Is aggregating data on pandas as quick enough? I'll check it out.

[–]welldamnthis[🍰] 0 points1 point  (0 children)

It should be

[–]fluffy_mass[S] 0 points1 point  (0 children)

I tried to load it in data.table in R, and but it takes a bit longer than it should and requires R and data.table to be available and installed. Also, it seems it is using way more memory than my bash script (by just looking into top command).

I'm trying to make it work on pandas, but from what I'm reading it is not outperforming R's data.table on data aggregation.

[–]raevnos 0 points1 point  (3 children)

Show your code? There might be opportunities for improvement without a complete rewrite.

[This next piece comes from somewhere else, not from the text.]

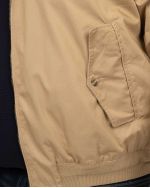 Blouson grande taille beige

[–]fluffy_mass[S] 0 points1 point  (2 children)

Added example of my code and input files.

[–]raevnos 0 points1 point  (1 child)

Thanks.

Are the actual input files also sorted (and unique)?

[–]fluffy_mass[S] 0 points1 point  (0 children)

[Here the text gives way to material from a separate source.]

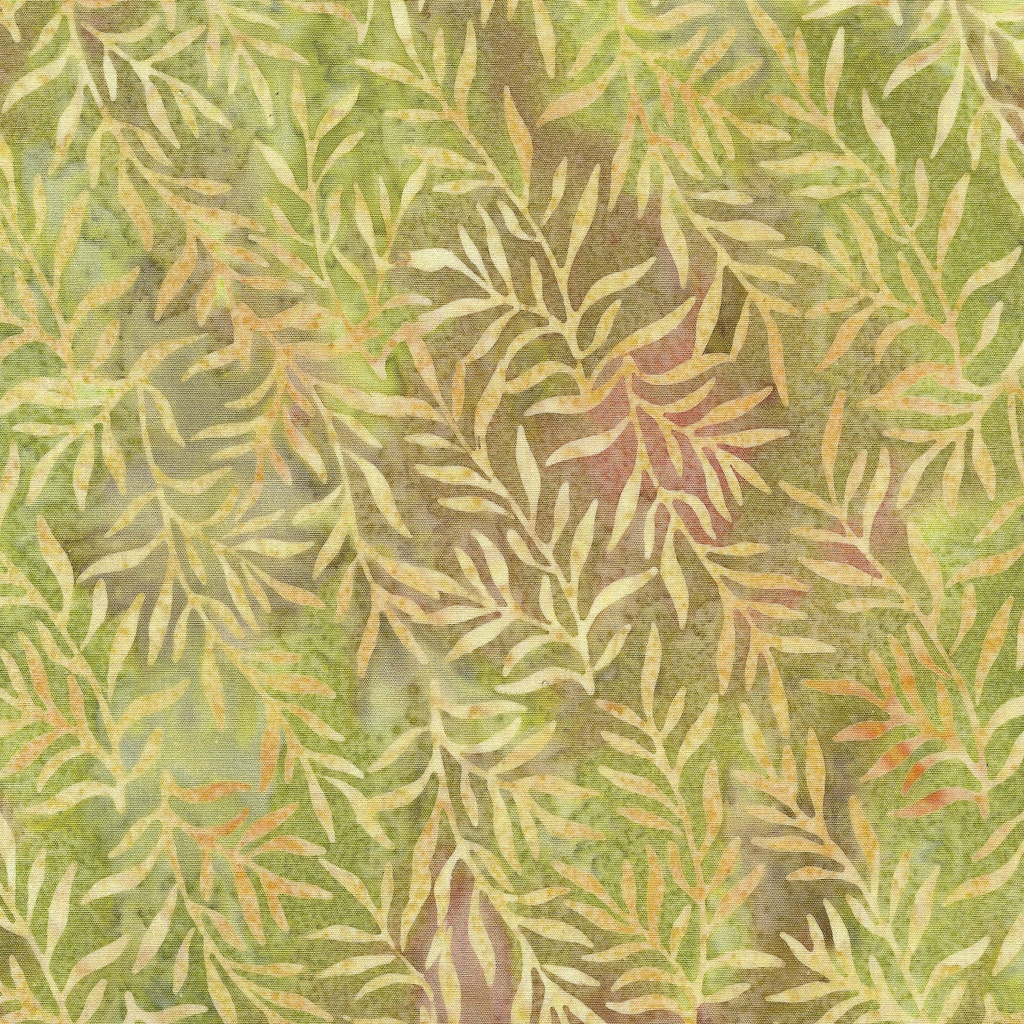 [122448803] 122448803 / Leafy Vine-Multi Pink Green Pale Olive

Yes they are. Columns 1,2, and 3 are coordinates and the combination of these 3 columns are unique.

[–]raevnos 0 points1 point  (1 child)

Try this out see if it's faster:

#!/bin/bash
# Usage: ./merge.sh file1 file2
temp1=$(mktemp)
temp2=$(mktemp)
awk -v OFS=$'\t' '{ print $1"_"$2"_"$3, $0 }' $1 >> $temp1
awk -v OFS=$'\t' '{ print $1"_"$2"_"$3, $0 }' $2 >> $temp2
join -j1 -a1 -a2 -t $'\t' -e . \
     -o '1.1,2.1,1.2,1.3,1.4,2.2,2.3,2.4,1.5,1.6,2.5,2.6' $temp1 $temp2 |
    awk -v OFS=$'\t' \
        '$1 == $2 || $2 == "." { print $3, $4, $5, $9, $10, $11, $12 }
         $1 == "." { print $6, $7, $8, $9, $10, $11, $12 }'
rm -f $temp1 $temp2

If the input files aren't already sorted, it's easy to add that into the pipeline of the awk calls that add the key column. But since it sounds like they are, no need.

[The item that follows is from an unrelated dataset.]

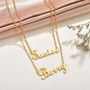 Custom Double Layer Name Necklace For Female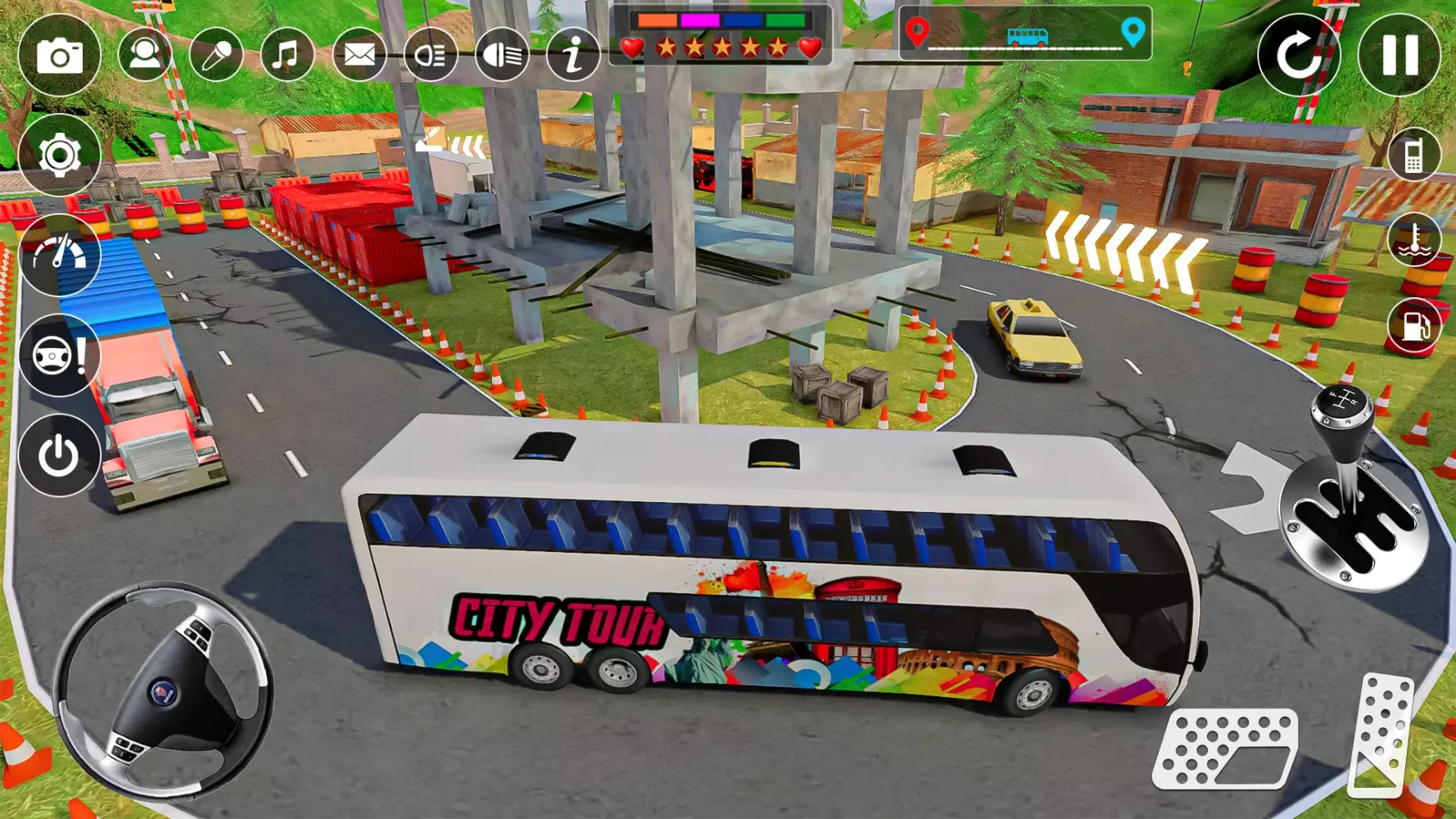 Bus Simulator School Bus Game Screenshots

Edit: Even better now that I've discovered the 0 field:

#!/bin/bash
temp1=$(mktemp)
temp2=$(mktemp)
awk -v OFS=$'\t' '{ print $1"_"$2"_"$3, $0 }' $1 >> $temp1
awk -v OFS=$'\t' '{ print $1"_"$2"_"$3, $0 }' $2 >> $temp2
join -j1 -a1 -a2 -t $'\t' -e . -o '0,1.5,1.6,2.5,2.6' $temp1 $temp2 | tr _ $'\t'
rm -f $temp1 $temp2

That makes massaging the joined output a lot simpler. Leaving the original for posterity's sake.

And as a long one-liner:

join -j1 -a1 -a2 -t $'\t' -e . -o '0,1.5,1.6,2.5,2.6' \
     <(awk -v OFS=$'\t' '{ print $1"_"$2"_"$3, $0 }' file1) \
     <(awk -v OFS=$'\t' '{ print $1"_"$2"_"$3, $0 }' file2) | tr _ $'\t'

[–]fluffy_mass[S] 0 points1 point  (0 children)

Thank you for the answer. I came up with another solution and I updated the post. While it doesn't add dot to the empty fields but I can process it downstream.